Eu acho isso absolutamente hilário. Lembro que uma vez, comentando com alguém a estupidez do BANCO fechar na hora do almoço, esse alguém me respondeu que os bancários também têm direito a almoçar.

HELLO? Rotação, anyone? Você vai almoçar e eu fico na caixa, depois vou eu e você fica? Lembro que esse alguém ficou pasmo com essa tática revolucionária de recursos humanos que eu descrevi. Simplesmente nunca passa pela cabeça das pessoas que é possível se alternar no trabalho. Porque, sabe, o horário de almoço é 13:30, quem é que vai querer almoçar antes ou depois disso, né, destrói a sua vida almoçar meia hora antes ou depois. Ó céus.

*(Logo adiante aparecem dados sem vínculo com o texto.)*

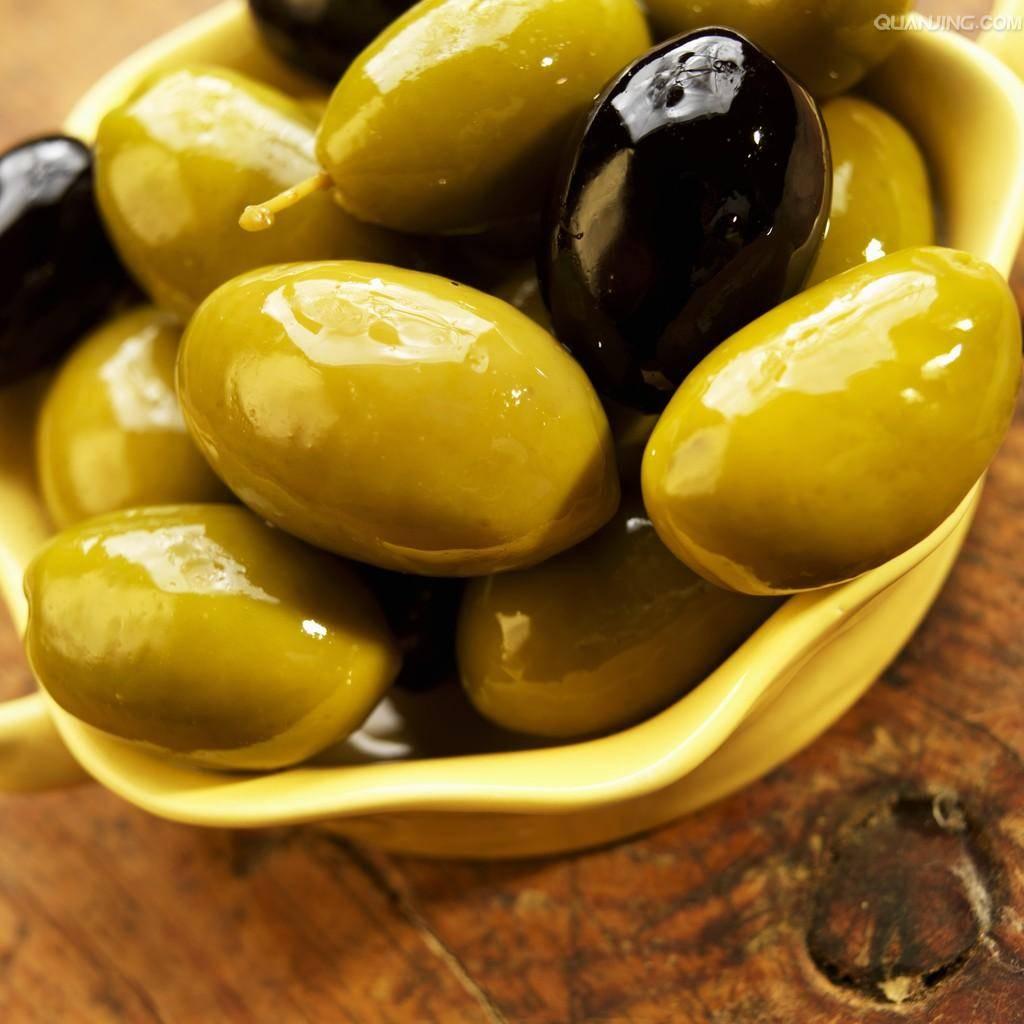 橄榄油进口商检报关代理|广州橄榄油进口报关公司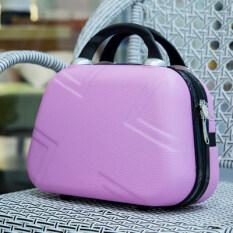 ส่วนลด สินค้า Sukeqiกระเป๋าเดินทางสไตล์เกาหลีรุ่น14นิ้ว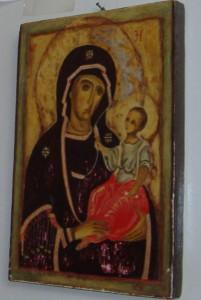 icône miraculeuse de Garges-lès-Gonesse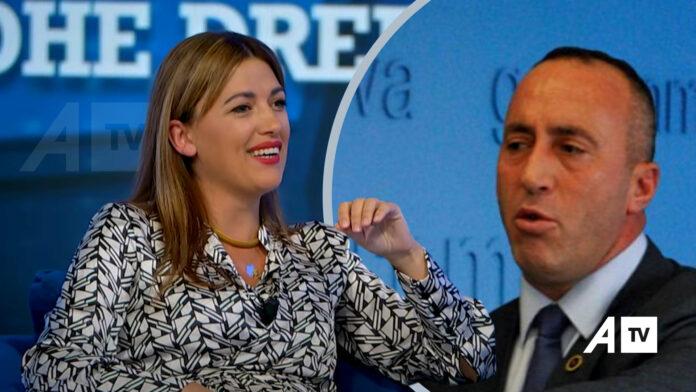 Haxhiu: Haradinaj nuk e ka ditur se çfarë është vettingu, po i ka thënë dikush përmende se është interesant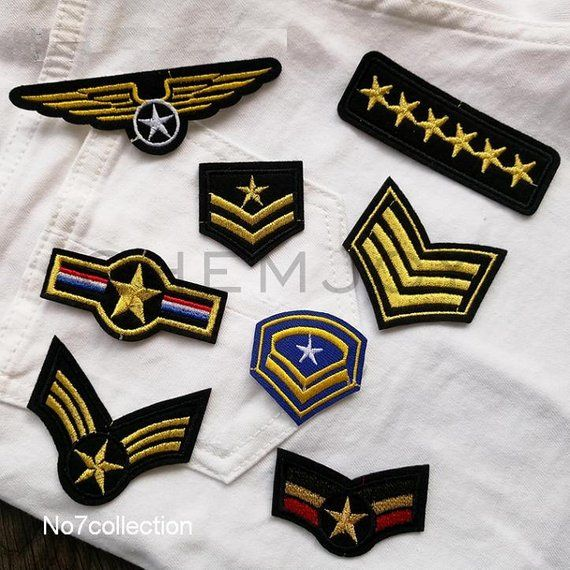 Star Military Army Stripe Embroidered Sew Iron On Patch Applique Badge DIY Parts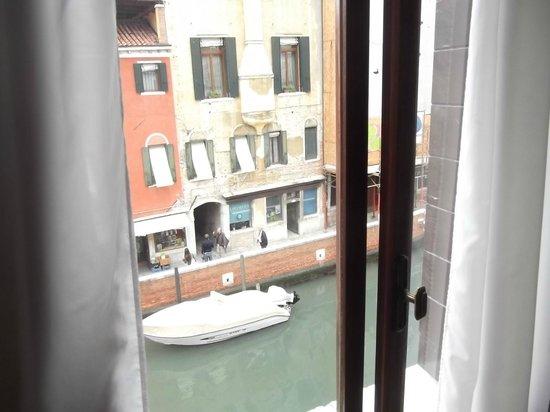 Suite in Venice Ai Carmini: vista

A mesma coisa acontece com o almoço em família. Porque requentar comida é heresia na Itália, logo a mamãe escrava tem que ficar de plantão na cozinha pros feitores machos comerem o macarrão escorrido há 2,8 segundos, senão passa do ponto. Então nem pensar botar o filhinho feitor pra almoçar macarrão requentado uma hora depois, enquanto o papai feitor volta pra loja. A sociedade italiana vai se desintegrar se todos os membros não almoçarem mais juntos, sem trocar uma palavra enquanto assistem ao TG1 dizendo o que a porra do papa comeu no café da manhã, ou então falando animadamente de temas relevantes como o novo carro do vizinho ou quem casou com quem e quantos primeiros pratos serviram na festa do casamento. Por isso a liberalização foi uma péssima ideia, porque vai acabar com o núcleo básico da sociedade italiana, que é a família. Afe!

CONTRATA UM FULANO, cruzes! Eu sei que manter um funcionário custa muito dinheiro – as despesas de impostos que o Mirco tem com INPS são absurdas, por exemplo – mas, cara, não tem tu, vai tu mermo, né não? Aliás, acredito que um dos objetivos dessa liberalização tenha sido justamente esse, ver se neguinho começa a empregar pessoas pra poder ficar aberto em horários adicionais, gerando empregos. Um outro ouvinte que mora em Londres comentou isso, que nas grandes cidades europeias normais, ou seja, não italianas, ainda existem muitíssimas pequenas lojas e mercados nos quais ou tem gente contratada trabalhando ou tem os membros da família se alternando nos turnos, o que é absolutamente normal, vamos combinar. Ninguém fechou nada e todo mundo trabalha e ganha o seu pãozinho. E o consumidor não fica desesperado procurando uma dúzia de ovos às dez da noite sem encontrar. Civilização é isso aí.